Each disk sector is labelled using the factory track-positioning
data. Sector identification data is written to the area immediately
before the contents of the sector and identifies the starting address
of the sector.
The optimal method of storing a file on a disk is in a contiguous
series, i.e. all data in a stream stored end-to-end in a single line.
As many files are larger than 512 bytes, it is up to the file system
to allocate sectors to store the file's data. For example, if the file
size is 800 bytes, two 512 k sectors are allocated for the file. A
cluster is typically the same size as a sector. These two sectors with
800 bytes of data are called two clusters.

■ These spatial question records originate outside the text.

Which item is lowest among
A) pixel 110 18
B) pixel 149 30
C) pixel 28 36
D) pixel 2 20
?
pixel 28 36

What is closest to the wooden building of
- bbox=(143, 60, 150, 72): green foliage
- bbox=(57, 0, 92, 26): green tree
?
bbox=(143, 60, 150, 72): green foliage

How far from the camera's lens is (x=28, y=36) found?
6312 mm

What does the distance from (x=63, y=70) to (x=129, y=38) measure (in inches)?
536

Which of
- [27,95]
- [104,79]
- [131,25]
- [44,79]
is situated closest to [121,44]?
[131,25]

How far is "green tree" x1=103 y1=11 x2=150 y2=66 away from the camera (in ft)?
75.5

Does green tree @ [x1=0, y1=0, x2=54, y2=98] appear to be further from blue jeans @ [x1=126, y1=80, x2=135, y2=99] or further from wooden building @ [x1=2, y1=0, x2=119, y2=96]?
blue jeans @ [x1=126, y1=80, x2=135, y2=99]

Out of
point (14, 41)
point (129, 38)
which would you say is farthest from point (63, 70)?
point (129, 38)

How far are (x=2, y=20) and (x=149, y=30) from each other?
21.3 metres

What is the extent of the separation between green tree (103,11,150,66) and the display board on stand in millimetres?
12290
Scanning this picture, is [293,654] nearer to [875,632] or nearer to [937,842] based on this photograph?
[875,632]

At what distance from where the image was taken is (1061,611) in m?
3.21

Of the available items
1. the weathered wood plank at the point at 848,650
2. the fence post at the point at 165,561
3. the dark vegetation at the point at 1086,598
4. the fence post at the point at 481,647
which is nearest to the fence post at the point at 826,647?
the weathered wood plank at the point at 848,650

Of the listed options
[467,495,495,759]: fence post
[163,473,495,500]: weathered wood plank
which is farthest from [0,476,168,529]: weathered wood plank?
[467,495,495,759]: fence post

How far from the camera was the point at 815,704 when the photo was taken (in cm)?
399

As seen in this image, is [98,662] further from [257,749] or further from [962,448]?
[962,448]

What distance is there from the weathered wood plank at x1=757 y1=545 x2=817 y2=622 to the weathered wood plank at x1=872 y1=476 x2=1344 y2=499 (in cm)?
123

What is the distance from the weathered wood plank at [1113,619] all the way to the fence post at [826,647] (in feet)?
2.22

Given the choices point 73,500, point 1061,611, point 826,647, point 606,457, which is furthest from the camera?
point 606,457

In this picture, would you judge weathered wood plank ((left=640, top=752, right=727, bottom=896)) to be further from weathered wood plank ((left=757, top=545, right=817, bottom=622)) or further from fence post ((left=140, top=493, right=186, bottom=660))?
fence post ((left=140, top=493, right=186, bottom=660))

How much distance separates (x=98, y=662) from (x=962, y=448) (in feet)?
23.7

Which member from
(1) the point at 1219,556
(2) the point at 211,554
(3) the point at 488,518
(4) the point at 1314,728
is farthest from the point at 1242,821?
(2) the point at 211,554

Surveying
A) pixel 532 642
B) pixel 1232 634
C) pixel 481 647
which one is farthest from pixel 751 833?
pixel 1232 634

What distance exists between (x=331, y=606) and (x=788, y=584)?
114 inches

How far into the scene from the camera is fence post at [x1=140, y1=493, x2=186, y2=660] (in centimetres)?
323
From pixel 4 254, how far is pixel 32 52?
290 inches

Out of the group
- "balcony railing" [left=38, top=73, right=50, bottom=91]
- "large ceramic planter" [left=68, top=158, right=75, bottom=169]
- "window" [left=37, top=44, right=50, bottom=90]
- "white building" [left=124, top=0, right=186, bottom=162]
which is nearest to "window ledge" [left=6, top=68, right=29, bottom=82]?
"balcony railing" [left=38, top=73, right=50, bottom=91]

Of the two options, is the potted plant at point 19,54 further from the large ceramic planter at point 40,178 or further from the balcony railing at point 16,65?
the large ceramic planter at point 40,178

They are called clusters because the space is reserved for the data
contents. This process protects the stored data from being
over-written. Later, if data is appended to the file and its size
grows to 1600 bytes, another two clusters are allocated, storing the
entire file within four clusters.
If contiguous clusters are not available (clusters that are
adjacent to each other on the disk), the second two clusters may be
written elsewhere on the same disk or within the same cylinder or on a
different cylinder - wherever the file system finds two sectors
available. A file stored in this non-contiguous manner is considered
to be fragmented. Fragmentation can slow down system performance if the file system
must direct the drive heads to several different addresses to find all
the data in the file you want to read.
The extra time for the heads to travel to a number of addresses
causes a delay before the entire file is retrieved.
Cluster size can be changed to optimize file storage. A larger
cluster size reduces the potential for fragmentation, but increases
the likelihood that clusters will have unused space. Using clusters
larger than one sector reduces fragmentation, and reduces the amount
of disk space needed to store the information about the used and
unused areas on the disk.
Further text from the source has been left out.